◆ **分析用本文**:
2020年度 理事長所信

一般社団法人御殿場青年会議所 理事長所信

知行合一

はじめに

2020年度 理事長 沼田幸治
2020年度 理事長 沼田幸治

自分たちの手で明るい豊かな社会を築き上げたい、という強い志を持った青年たちの手で日本青年会議所の灯がともり、その志は「修練・奉仕・友情」の三信条として各地域に波及しました。それから13年後の1962年に御殿場青年会議所が誕生して以来、諸先輩方の地域を想う情熱、勇気ある挑戦、積極的な行動により実現されてきた青年会議所運動は地域の発展の礎となり、その運動の灯は絶えることなく今年で59年目を迎えます。

60周年の節目を間近に控え、御殿場青年会議所の歴史を作り上げてきた諸先輩方の運動に感謝するとともに、私達はたゆまず自身を磨き、仲間と手を取り合い、地域のために積極的に行動できるリーダー育成の輪を拡げるべく邁進いたします。

御殿場青年会議所の看板は自分自身

私は2018年にまちづくり委員長として活動をする中で、多くの方々と接し意見交換をする機会に恵まれましたが「青年会議所ってどんな団体?」「JCという名前は聞いた事はあるけど、どんな活動してるの?」と尋ねられる場面が多々ありました。その際に青年会議所の概要や直近の活動を紹介すると「そんないい事業をやってるなんて初めて知ったよ!知ってたら参加したのに。」というお言葉をいただきその反響に驚かされました。我々は求められ、必要とされている事業を行っております。しかし、その多くはまちの人に伝えきれていない現状があります。現在日本では携帯電話の普及率が平均 1人2台となり、それこそ携帯電話1本あれば多種多様な伝達方法で気軽に人と繋がり宣伝できることが当たり前の時代となりました。

◆ **提示情報**:
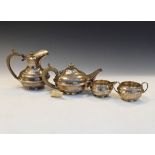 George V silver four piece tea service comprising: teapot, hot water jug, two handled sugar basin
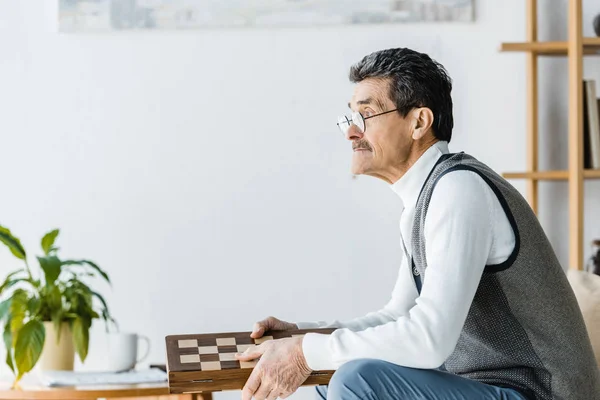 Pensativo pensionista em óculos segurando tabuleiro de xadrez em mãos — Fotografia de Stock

◆ **学習課題**:
1. 理事長所信によると、御殿場青年会議所は何年に誕生しましたか。
2. 理事長所信のうち、「私は2018年にまちづくり委」から始まり「当たり前の時代となりました。」で終わる部分を、一字一句そのまま書き出してください。
一覧は理事長所信とは別個の資料として扱ってください。

◆ **課題の解答**:
1. 1962年です。

2.
私は2018年にまちづくり委員長として活動をする中で、多くの方々と接し意見交換をする機会に恵まれましたが「青年会議所ってどんな団体?」「JCという名前は聞いた事はあるけど、どんな活動してるの?」と尋ねられる場面が多々ありました。その際に青年会議所の概要や直近の活動を紹介すると「そんないい事業をやってるなんて初めて知ったよ!知ってたら参加したのに。」というお言葉をいただきその反響に驚かされました。我々は求められ、必要とされている事業を行っております。しかし、その多くはまちの人に伝えきれていない現状があります。現在日本では携帯電話の普及率が平均 1人2台となり、それこそ携帯電話1本あれば多種多様な伝達方法で気軽に人と繋がり宣伝できることが当たり前の時代となりました。